Selected excerpt:

It's pretty simple (and again, I think I'm disagreeing pretty staunchly with Professor Berri here), there are tens of thousands of actions on the basketball court (see the growing prominence of SportsVU and Vantage Sports data) and the box-score captures a very small fraction of these actions. When we perform all this fancy statistical voodoo with +/-, we can do a much better job of encapsulating the total effect of ALL of these actions, BUT we cannot isolate what is driving them.
The box-score yields a problem of incompleteness.
+/- yields a problem of lack of specificity/granularity.
Let's think of a quick example.
Lebron high screen, Delly handling, JR in the corner, Frye on the wing.
Delly notes that Bron draws JR's man slightly off weakside corner to pressure rolling Bron. He swings it to him, but Frye's man had shifted over to deter JR's shot so JR kicks it to Frye who drains an open 3. +3 for Cleveland.
Delly gets a hockey assist, JR gets an assist, Frye gets a 1-1 3PM, Lebron gets nothing. BUT Lebron created the bulk of the opportunity by A.) being the deadliest finisher in the game, B.) screening the ball, C.) rolling towards the basket. Delly deserves credit for seeing/making the correct pass, JR deserves credit for being a good enough shooter to draw some attention from Frye's man and for making the kick. Frye deserves credit for draining the shot.

Exercise prompt: Copy the passage on basketball stats word for word, from "It's pretty simple" to "a quick example.".

Data for analysis:
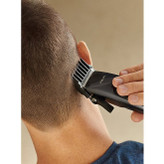 ماشین اصلاح سرو صورت فیلیپس مدل HC3100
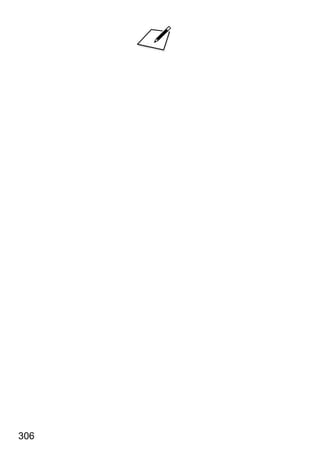306
 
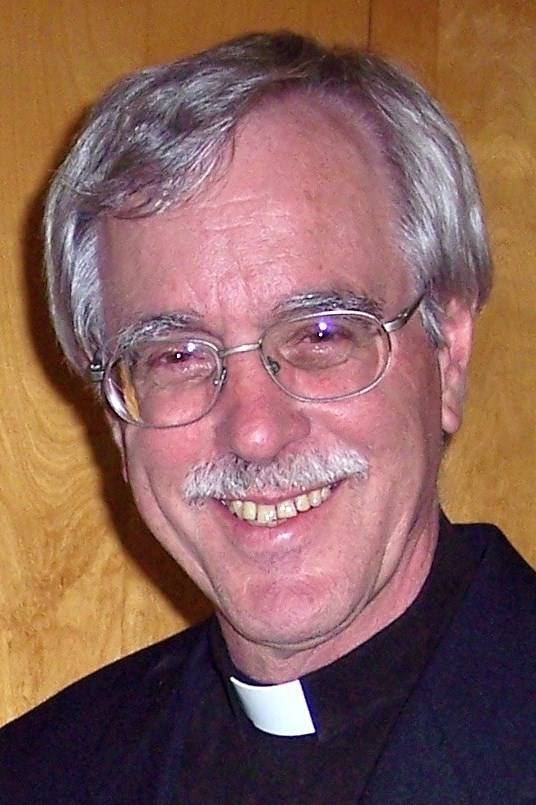 Paul Ashley Carr - Obituary - Northwest Ontario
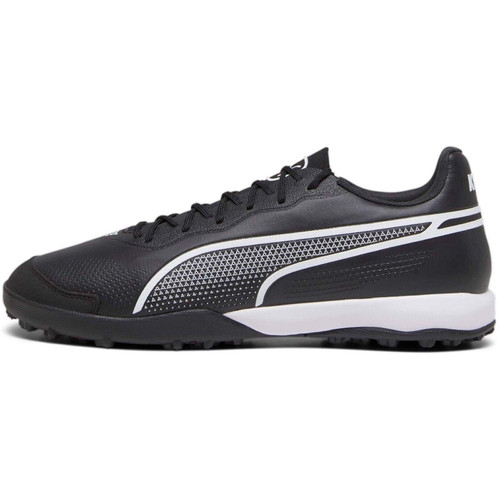 Pantofi sport unisex Puma King Pro Tt 10725501 - poza 1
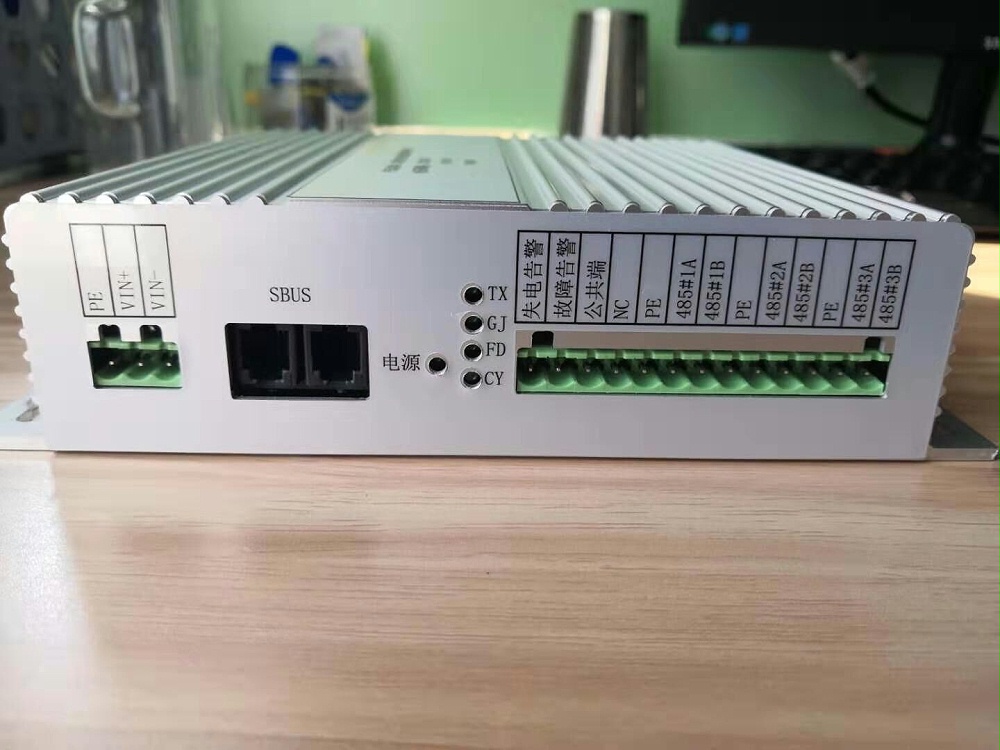 YX-M06 蓄電池在線監(jiān)控裝置 YX-M06 蓄電池在線監(jiān)控裝置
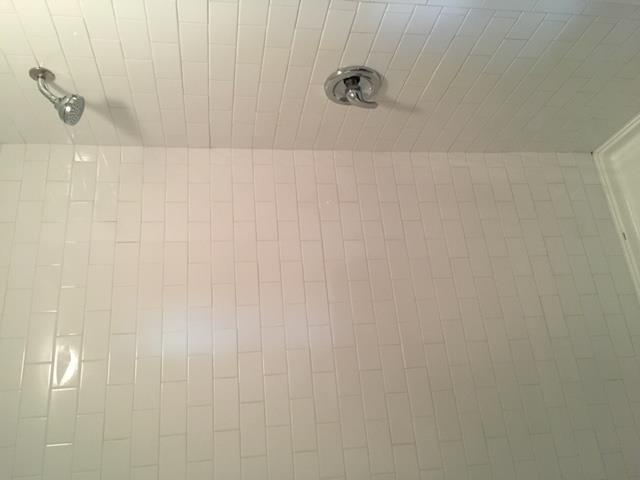 1405 Bob Harrison St, Austin, TX 78702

Task answer:
It's pretty simple (and again, I think I'm disagreeing pretty staunchly with Professor Berri here), there are tens of thousands of actions on the basketball court (see the growing prominence of SportsVU and Vantage Sports data) and the box-score captures a very small fraction of these actions. When we perform all this fancy statistical voodoo with +/-, we can do a much better job of encapsulating the total effect of ALL of these actions, BUT we cannot isolate what is driving them.
The box-score yields a problem of incompleteness.
+/- yields a problem of lack of specificity/granularity.
Let's think of a quick example.